It’s no longer a surprise in this day to see almost everyone with a smart-phone in Africa.

This development is greatly attributed to tremendous efforts and breakthrough in technology coupled with a free market which has led to many people having access to the Internet.

According to a report published by GSMA on Africa’s mobile economy, the number of smartphone connections across the continent almost doubled over the years, reaching 226 million and selling prices have also dropped from an average of $230 in 2012 to $160 in 2015.

It’s no doubt this immense development has brought access to knowledge in many aspects of life such as in food, culture, economics and politics.

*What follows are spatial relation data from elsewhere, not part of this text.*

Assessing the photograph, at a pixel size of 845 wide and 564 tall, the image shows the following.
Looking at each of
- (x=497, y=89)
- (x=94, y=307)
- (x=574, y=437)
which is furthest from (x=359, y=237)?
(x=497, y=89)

With Internet explosion, one would argue that Africa would eloquently become informed due to availability of knowledge through this new platform. However, it’s sad to note that there has been little up take of knowledge from the Internet by many Africans.

One wonders then what Africans do on the Internet; is it browsing, chatting, researching or reading?

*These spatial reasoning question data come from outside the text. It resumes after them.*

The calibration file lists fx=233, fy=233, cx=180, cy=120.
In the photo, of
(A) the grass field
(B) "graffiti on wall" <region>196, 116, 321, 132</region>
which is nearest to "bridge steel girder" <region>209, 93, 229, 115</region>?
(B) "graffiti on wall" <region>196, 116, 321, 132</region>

Due to low levels of innovation and information sharing, one would expect the African society to find more fun in reading and researching owing to a wide range of materials the Internet provides.

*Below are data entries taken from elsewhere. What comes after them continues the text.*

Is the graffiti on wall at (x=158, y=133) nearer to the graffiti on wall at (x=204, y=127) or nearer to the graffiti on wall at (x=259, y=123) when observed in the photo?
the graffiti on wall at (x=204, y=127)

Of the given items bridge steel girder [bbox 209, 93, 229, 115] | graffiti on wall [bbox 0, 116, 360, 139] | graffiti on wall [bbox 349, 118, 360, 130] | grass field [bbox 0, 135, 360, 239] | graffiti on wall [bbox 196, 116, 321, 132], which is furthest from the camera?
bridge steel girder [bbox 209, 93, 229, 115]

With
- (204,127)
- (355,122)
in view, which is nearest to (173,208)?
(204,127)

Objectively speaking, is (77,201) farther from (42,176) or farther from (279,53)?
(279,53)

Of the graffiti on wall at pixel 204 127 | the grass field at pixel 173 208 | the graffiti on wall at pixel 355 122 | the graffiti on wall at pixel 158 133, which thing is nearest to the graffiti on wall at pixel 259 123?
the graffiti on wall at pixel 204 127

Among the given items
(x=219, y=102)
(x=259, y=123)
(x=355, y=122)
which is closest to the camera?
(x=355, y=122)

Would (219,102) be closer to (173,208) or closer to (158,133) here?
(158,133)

Some people are spotted countless hours on the Internet without any serious business. Instead of reading and researching, what most of them do is engage in endless arguing and professional trolling.

Even with the availability of e-magazines and newspapers, the vast majority of smartphone users continue to remain uninformed.

No matter how accessible things have become, African culture seems to just not to be a reading as observed from its tendency to preserve history; this poses a serious danger to the survival and perpetuation of African culture.

It must be noted though, that African strides in reading come a long way.

Firstly, during colonisation some Africans begun to imitate the missionary’s lifestyle of knowledge sharing and acquisition through reading. This however, was limited to small groups of individuals and its impact was minimal usually within families. Additionally this form of literacy was principally to use as an aid in disseminating the gospel.

The last type of reading has mostly remained in formal education of which the use is not merely for the acquisition of knowledge but entirely to remain current in the academic system and is wholly abandoned immediately formal education is over.

The saying that ‘The best way to hide something from Black people is to put it in a book,’ seems entirely true here. Many prefer being told and not finding out themselves through reading.

Reading is powerful, and that’s the ultimate principle of modernisation.

A professor of literature, rhetoric, and writing said ,“The truth is that most of us read continuously in a perpetual stream of incestuous words, but instead of reading novels, book reviews, or newspapers like we used to in the ancient regime (past), we now read text messages, social media, and bite-sized entries.”

The alternative to books, internet has given people around the world a source of information.

Africa’s illiteracy is indeed rooted in its poor reading culture and not necessarily the unavailability of information.